Avevo già letto la notizia in giro su vari blog, volevo riproporne una mia interpretazione, ma vedo che il buon Don Cura l’ha già fatto per tutti noi. Così vi segnalo il suo ultimo post, interamente dedicato alla proposta di legge approvata qualche giorno fa al Consiglio dei Ministri (scaricabile a questo indirizzo).

Nell’art. 6 si ben specifica l’obbligo ad iscriversi al ROC, in uno speciale registro custodito dall’Autorità per le Comunicazioni, per chiunque faccia “attività editoriale”. L’Autorità non pretende soldi per l’iscrizione, ma l’operazione è faticosa e qualcuno tra i certificati necessari richiede il pagamento del bollo. Attività editoriale – continua il disegno di legge – significa inventare e distribuire un “prodotto editoriale” anche senza guadagnarci.
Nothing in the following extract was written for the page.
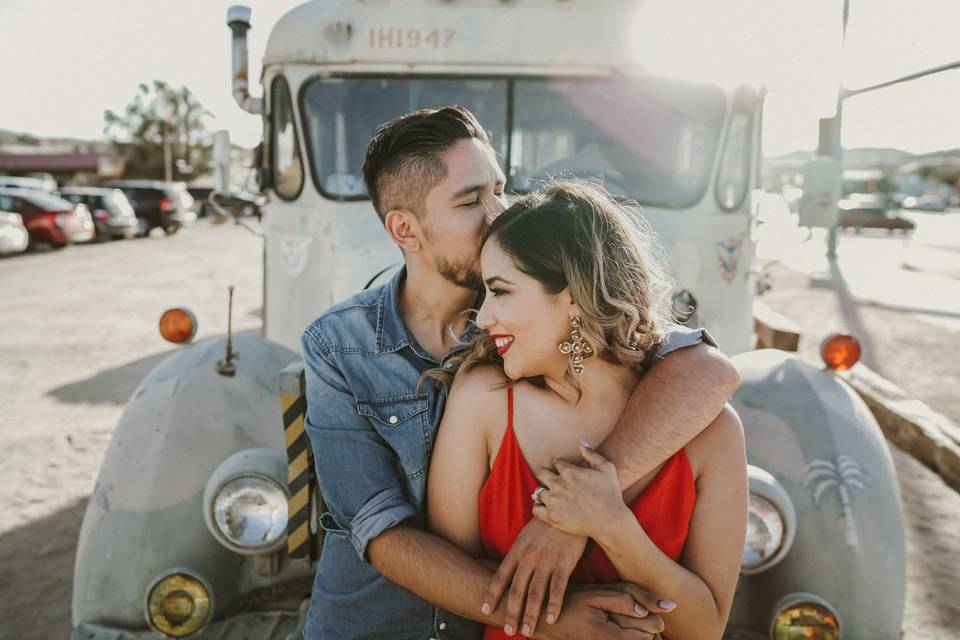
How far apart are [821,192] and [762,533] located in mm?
2040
E prodotto editoriale è tutto: è l’informazione, ma è anche qualcosa che “forma” o “intrattiene” il destinatario (articolo 2). I mezzi di diffusione di questo prodotto sono sullo stesso piano, Web incluso.
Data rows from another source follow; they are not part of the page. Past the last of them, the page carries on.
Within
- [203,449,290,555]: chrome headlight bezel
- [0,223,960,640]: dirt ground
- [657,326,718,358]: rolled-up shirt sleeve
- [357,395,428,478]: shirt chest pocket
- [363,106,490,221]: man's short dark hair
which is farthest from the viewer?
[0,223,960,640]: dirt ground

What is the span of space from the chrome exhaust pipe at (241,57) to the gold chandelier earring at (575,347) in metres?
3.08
La distinzione che sta alla base di questo provvedimento verterebbe completamente sulla distinzione tra blog personale e blog editoriali. Distinzione molto aleatoria per la maggior parte dei blog presenti sulla rete e cioè per tutti coloro che non si limitano a raccontare fatti strettamente personali, ma propongono, elaborano e fanno girare idee su fatti, prodotti o persone…

Considerato che il web 2.0 poggia le sue basi sulla facilità estrema con cui chiunque può crearsi uno spazio sulla rete, scrivere le proprie idee per poi farle girare… questa proposta di legge sembra proprio creata ad hoc per fermare questo circolo virtuoso (almeno in Italia).
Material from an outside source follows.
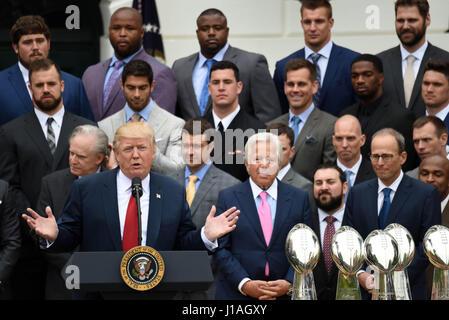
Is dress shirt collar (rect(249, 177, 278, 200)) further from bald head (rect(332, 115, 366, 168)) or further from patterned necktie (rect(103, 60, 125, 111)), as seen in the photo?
patterned necktie (rect(103, 60, 125, 111))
Magari, come tante altre leggi, non verrà mai applicata seriamente o avrà delle maglie molto larghe… ma il fatto stesso che esista, non è molto rassicurante…

Chiaramente questa proposta non considera il fatto che i confini geografici in rete sono del tutto “finti”, tant’è che il server su cui poggia questo blog non risiede in Italia e con qualche euro in più si possono nascondere i propri dati di registrazione senza particolari problemi… a quel punto per rintracciare fisicamente chi si vorrebbe nascondere per non registrare il proprio blog nel registro, chiamerebbero la polizia, i carabinieri o la guardia di finanza? Oppure farebbero partire una rogatoria internazionale per rintracciare i miei dati? Il tutto per quale pena amministrativa?

Non condivido, quindi, il giudizio apocalittico proposto da Beppe Grillo e da molti altri nella blogosfera, chiaramente di stampo sensazionalistico e populista, che vedono la morte dell’Internet italiana. Non accadrà niente di tutto questo, proprio perchè è fisicamente impossibile applicare una simile proposta di legge, almeno per il 99% dei blogger italiani…

Ma se invece di preoccuparsi della creazione di un “registro dei blog” (che come ho dimostrato poco sopra è praticamente inutile, oltre che assolutamente anacronistico), pensassero a risolvere qualche problema più serio?